Mais, ne t’y trompe point, l’ami ! — Je suis ton plus proche compagnon, — Celui qui est à ton côté, nuit et jour, — N’attendant que l’ordre de Dieu. N’attendant que l’ordre du Père Éternel !… Pauvre pécheur, je te viens appeler. — C’est moi l’Ankou, dont on ne se rachète point. — Qui se promène invisible à travers le monde ! — Du haut du Ménez, d’un seul coup de fusil, — Je tue cinq mille (hommes) en un tas !

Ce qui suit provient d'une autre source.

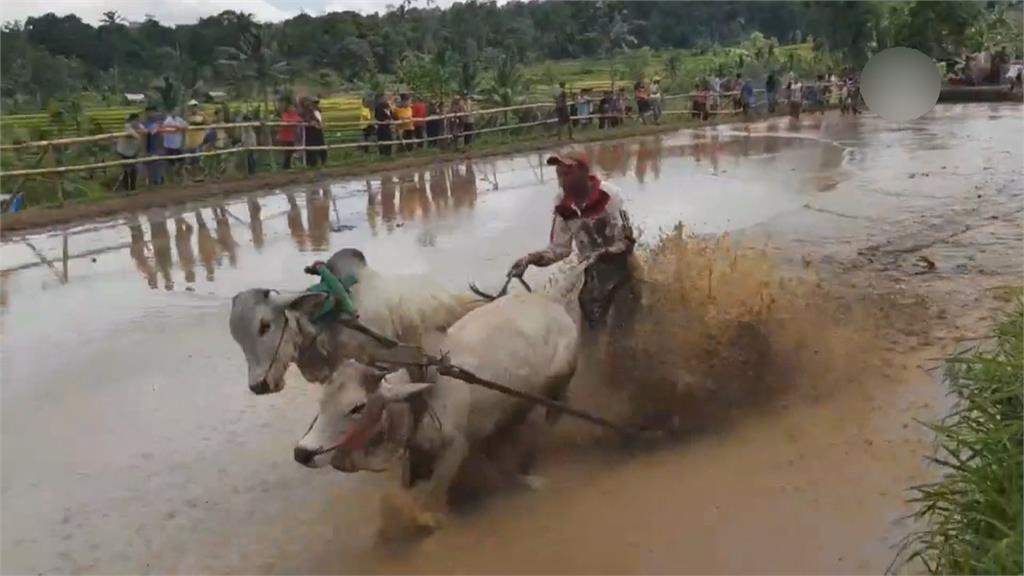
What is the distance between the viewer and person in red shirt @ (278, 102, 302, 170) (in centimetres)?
1967

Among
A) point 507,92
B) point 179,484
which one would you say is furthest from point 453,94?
point 179,484

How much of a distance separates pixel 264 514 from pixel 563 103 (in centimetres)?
2216

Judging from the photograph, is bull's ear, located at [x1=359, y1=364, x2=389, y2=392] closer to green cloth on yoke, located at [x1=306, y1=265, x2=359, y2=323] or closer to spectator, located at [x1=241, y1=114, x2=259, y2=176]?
green cloth on yoke, located at [x1=306, y1=265, x2=359, y2=323]

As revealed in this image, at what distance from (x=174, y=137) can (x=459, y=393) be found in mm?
13717

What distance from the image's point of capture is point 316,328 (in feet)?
16.8

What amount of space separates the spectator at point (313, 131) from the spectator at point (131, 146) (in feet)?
11.2

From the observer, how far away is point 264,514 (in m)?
5.67

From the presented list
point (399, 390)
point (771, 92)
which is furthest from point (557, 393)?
point (771, 92)

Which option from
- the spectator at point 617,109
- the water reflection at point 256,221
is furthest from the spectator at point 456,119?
the water reflection at point 256,221

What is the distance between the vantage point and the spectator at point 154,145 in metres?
17.2

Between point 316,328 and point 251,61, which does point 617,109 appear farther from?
point 316,328

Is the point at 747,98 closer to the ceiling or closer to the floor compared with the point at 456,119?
closer to the floor

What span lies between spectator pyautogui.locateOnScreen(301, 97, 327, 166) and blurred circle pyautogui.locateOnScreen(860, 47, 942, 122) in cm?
1723

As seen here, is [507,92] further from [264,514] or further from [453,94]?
[264,514]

(Chanté par Laur ar Junter. — Port-Blanc, août 1891. in Légende de la mort en Basse-Bretagne)

III. Attributs

► L’entité peut être soit représentée comme un homme grand et maigre soit comme un squelette. La tête de l’ankou peut s’élever et pivoter tout autour de son buste et ce afin de voir tous les mourants. En outre, il aiguise sur des os humains l’arme dont elle est parfois pourvu : maillet (investi d’un pouvoir semblable à la massue de Dagda ou au maillet de Sucellos), lance, épée et le plus récemment faux dont la lame peut être retournée, pointe en haut. On peut aussi le trouve avec des outils de fossoyeur comme la pelle, le pic ou la houe.

IV. Acceptation plus large

◆ Chaque paroisse avait son propre ankou dont la fonction était temporairement assurée, comme celle du gardien du cimetière du folklore irlandais, par la dernière personne à être décédée durant l’année et qui devenait l’ankou pour l’année suivante. Parfois, le premier mort de l’année en cours devient le commis de l’ankou et l’aide dans sa tâche. La personnalité de ces personnes de leur vivant influait sur celle de l’ankou. Dans la version maritime il s’agit plus précisément du dernier noyé de l’année.

↪ Aussi, le terme d’ankou peut être étendu aux gardiens fantomatiques, généralement squelettiques, qui sont associés aux cimetières en Europe. En ce sens, l’ankou est l’archétype du gardien de cimetière, entité anglo-saxonne partageant des caractéristiques avec l’ankou. Ce rôle de psychopompe et de gardien était originellement dévolu aux chefs de village décédés à qui l’on dédiait un culte et il est lié de façon plus antérieure à des traditions pré-chrétiennes où on sacrifiait volontairement un animal ou un humain afin d’élaborer magiquement une entité liée à un lieu. Dans cette acceptation étendue, on considère l’ankou comme un esprit qui veille sur les tombes présentes dans les cimetières et qui peut également apparaître au nom des morts pour poter leur message ou exercer leur vengeance.